Seakeeping analyses



What can be done in the way of design,evaluation and verification - for owners, operators, agents, shipyards, consultants?


Assess effects of hull/load variations on seakeeping performance early in the design of new ships

For existing ships, analyse new routes or operational problems, or compare several ships for a proposed route

Direct computations are cost- and time-efficient

Dynamic results can be visualised on the screen, up to 4 hulls at a time



Seakeeping performance - motions, accelerations, operability, regularity


Seakeeping performance affects:


comfort and safety of passengers and crew

loads on equipment, cargo and structure

speed loss and service operability


Unsuitable hull forms or incorrect distribution of cargo will usually result in delays, cancellations or severe motions. In the worst cases, extreme vessel response can lead to passenger and crew injuries, movement of cargo, or damages to the ship's structure and equipment.


Direct computations provide relevant information about ship performance in a seaway, including physically realistic simulations of ship-wave problems. Anti-roll fins, rudders, tanks and moving masses may be included in the calculations. Typical situations considered are:


vertical and transverse accelerations at specified locations

roll and pitch motions

slamming, and green water on deck

risk of propeller/waterjet emersion

overall hydrodynamic analyses


Such analyses will answer questions about:


best and worst loading conditions?

critical speeds and headings?

wave height limitations?

likely levels of seasickness?

limiting seakeeping qualities?

percentage of time operable?



Wave-induced loads, local slamming loads


Global dynamic loads are caused by:


pressure forces due to waves and motions

inertial forces due to ship motion

restoring forces due to the motions relative to waves



Motions of the ship in rough weather can lead to structural problems


Our calculations can provide answers about:


bottom or bow slamming

water on the foredeck

bending, torsion, shear and fatigue failures



Direct computations


Loads from these analyses can be used in structural analyses as an alternative to classification design values of global loads (shear forces, bending moments, torsional/pitch moments), and can also indicate potential problem areas.

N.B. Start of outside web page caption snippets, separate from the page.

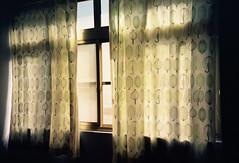 31  -033.jpg (Kerb 汪) Tags: film lomo lca room kaohsiung curtains kerb chung agfaultra100 ★ agfaoptimasensor lcaplus lcafilm001 kerbwang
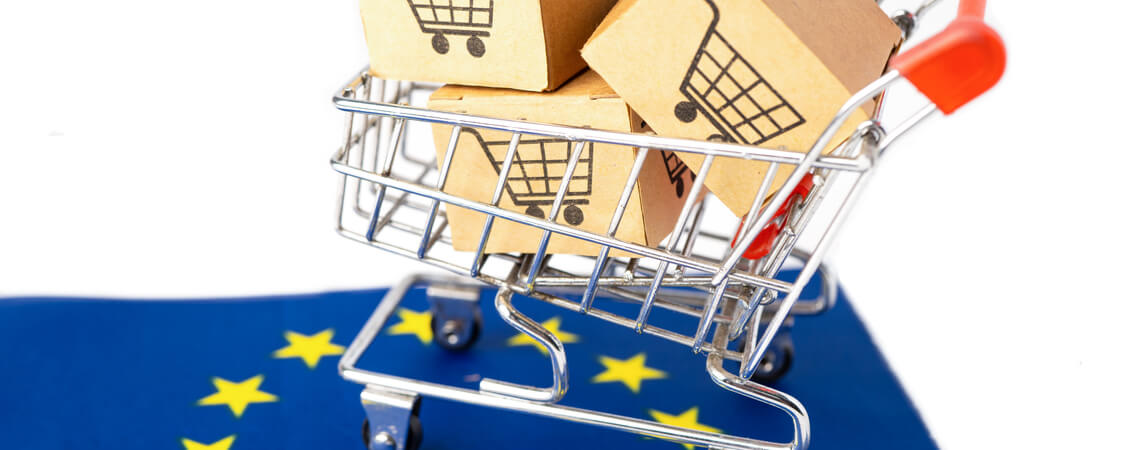 Einkaufswagen mit Päckchen auf EU-Flagge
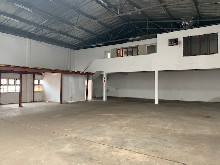 400m2 Warehouse To Let in Springfield
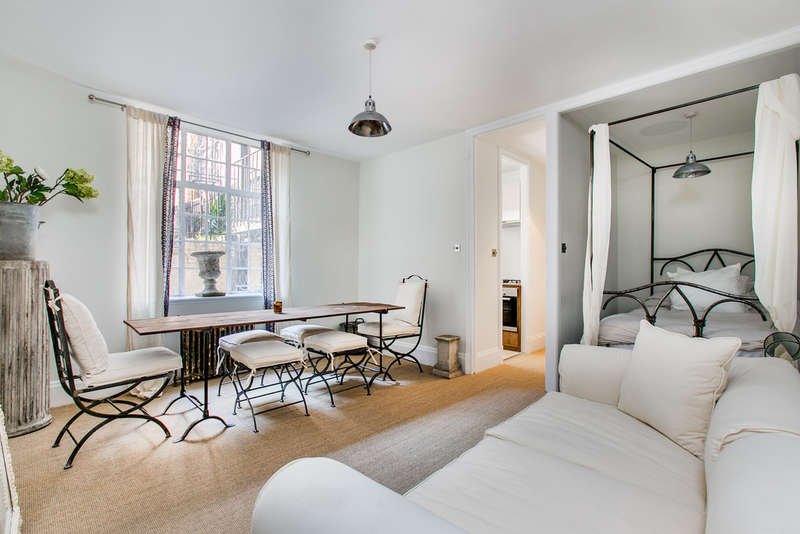 Flat for sale in Daver Court, SW3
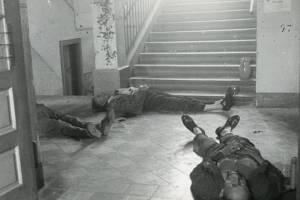 Zastřelení funkcionáři v babické škole.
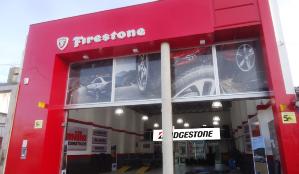 Ofrece línea de productos de Auto y Camioneta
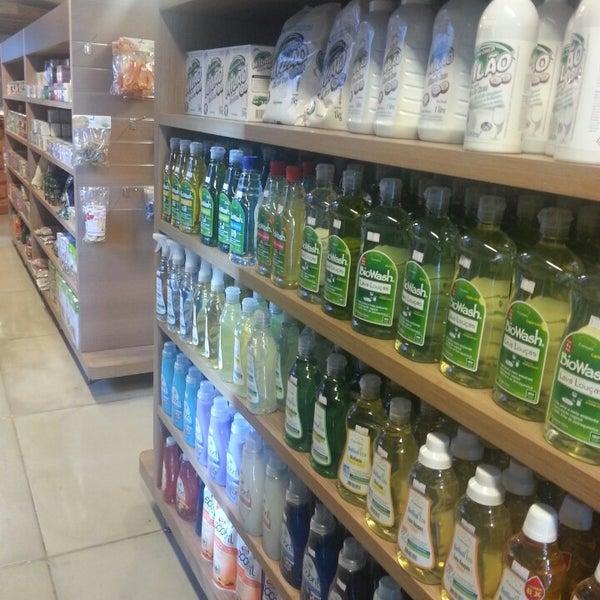 Foto scattata a Bioon Ecomercado & Café da Simone N. il 8/12/2013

Structural analysis - fatigue and ultimate limit states from seakeeping analyses


The results from the hydrodynamic calculations may be used to calculate:


long-term distribution of stresses at specified locations

fatigue damage at specified locations

stress distributions within the ship structure at critical positions in design waves

local stress distribution during a slamming impact


Either of the following different approaches may be used, with improving accuracy:


combining global loads at ship cross sections

applying pressures and inertia forces to a 3D

finite-element model modal analysis


Long-term statistical results are obtained by postprocessing transfer functions from the vessel response calculations. This predicts possible fatigue damage, and estimates yielding, tearing and buckling capacities.